Data profiling tools, as well as standalone auditing utilities, often provide capabilities for proactively validating data against a set of defined (or discovered) business rules. In this way, the analysts can distinguish those records that conform to defined data quality expectations from those that don’t, which in turn can contribute to baseline measurements and ongoing auditing for data quality reporting.

What to look for in data quality tools and vendors
There are two interesting notions to keep in mind when considering data quality tools. First, every organization’s needs are different, depending on the type of company, industry and business processes and their corresponding dependence on the use of high-quality data. Second, while the needs may be different, the ways that those can be addressed are often very similar, although different vendors may address those issues with greater degrees of accuracy and precision (and, naturally, cost).Weighing both of these notions together, the conclusion is that what will distinguish the suitability of one product over the others is more than just functionality, especially as data quality technology becomes more of a commodity capability.

Along with functionality, consider cost, installed base, vendor stability, training and support capabilities, as well as the pool of talent that can be tapped to help integrate the tools within a governed data quality program. In addition, because there have been many corporate acquisitions within the data quality market, consider whether or not a specific tool offering necessitates purchasing a full-blown suite of products. Alternatively, one must consider the level of comfort of purchasing one component of a vendor’s tools suite with the expectation that it will integrate well with other tools already in use within the environment.

Business needs assessment and data quality tools requirements
The desire to acquire data quality tools should be tempered by the assessment process—too often, the technology is purchased long before the specific business needs have been determined. Therefore, it is worthwhile to perform a high-level data quality assessment with these specific objectives:

  • Identify business processes that are affected by data quality issues.
  • Identify the data elements that are critical to the successful execution of those business processes.
  • Evaluate the types of errors and data flaws that can occur.
  • Quantify business impacts associated with each of those errors.
  • Prioritize issues based on potential business impacts.
  • Consider the data quality improvements that can be applied to alleviate the business impacts.

While this process is presented simply above, there are many subtleties that may require additional expertise.

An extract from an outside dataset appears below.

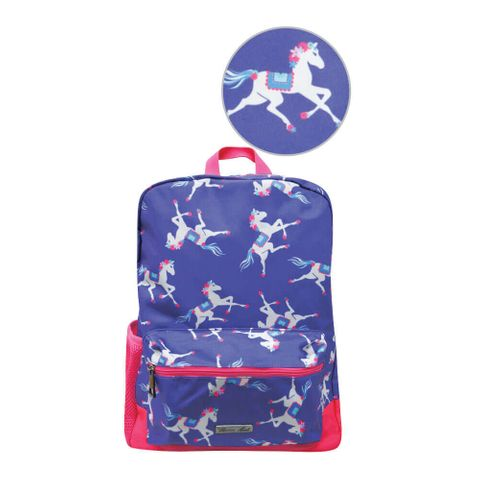 Horse Print Backpack - T8S7900BPK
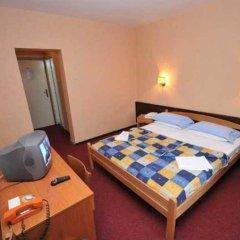 Hotel Nacional комната для гостей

To expedite this assessment, you may consider partnering with expert consultants that can perform the rapid assessment while simultaneously training your staff to replicate the process on other data sets. General requirements for data quality tools

As a result of this process, companies should arrive at a prioritized list of improvements, which should frame the discussion of requirements analysis, both from the data quality standpoint and from the systemic and environmental aspects. For example, determining that duplicated customer records lead to business risks would suggest that duplicate elimination is advisable. This requires tools for determining when there are duplicates (identity resolution) and for cleansing (parsing and standardization, enhancement).

There are also degrees of precision, however. If your company is a mail-order vendor sending out duplicate catalogs, the risk is increased costs and lowered response, but 100% de-duplication may not be a requirement. But attempting to identify terrorists at the airport security gate may pose a significant risk in terms of passenger safety, necessitating much greater precision in identity resolution. Increased precision is likely to correspond to increased costs, and this is another consideration.

In terms of environmental and systemic aspects, one must consider how well different products can integrate within the organization’s system architecture. Hard requirements such as platform compliance are relatively easy to specify. Architectural expectations are too, such as the different deployment options such as whether the tools support real-time operations, whether they only execute in batch, or can they be integrated “in-line” are also relevant questions. In addition, as more organizations migrate toward services-oriented architectures (SOAs), determining whether the tools support services also becomes a requirement. From the business side, one must consider the license, support, training, and ongoing maintenance costs, as well as the internal staffing requirements to manage and use the products.

Because many vendors provide tools that may (or may not) address the organization’s issues, it is worthwhile to carefully delineate your business needs and technology requirements within a request for proposal (RFP). Providing an RFP provides two clear benefits. First, it clarifies your needs to the vendors so they can more effectively determine if their product will meet them. Second, it provides a framework for comparing vendor tools, scoring their relative suitability and narrowing the field. It is a good idea to include specific metrics associated with the quality of the data that can be used to compare and measure effectiveness of the products.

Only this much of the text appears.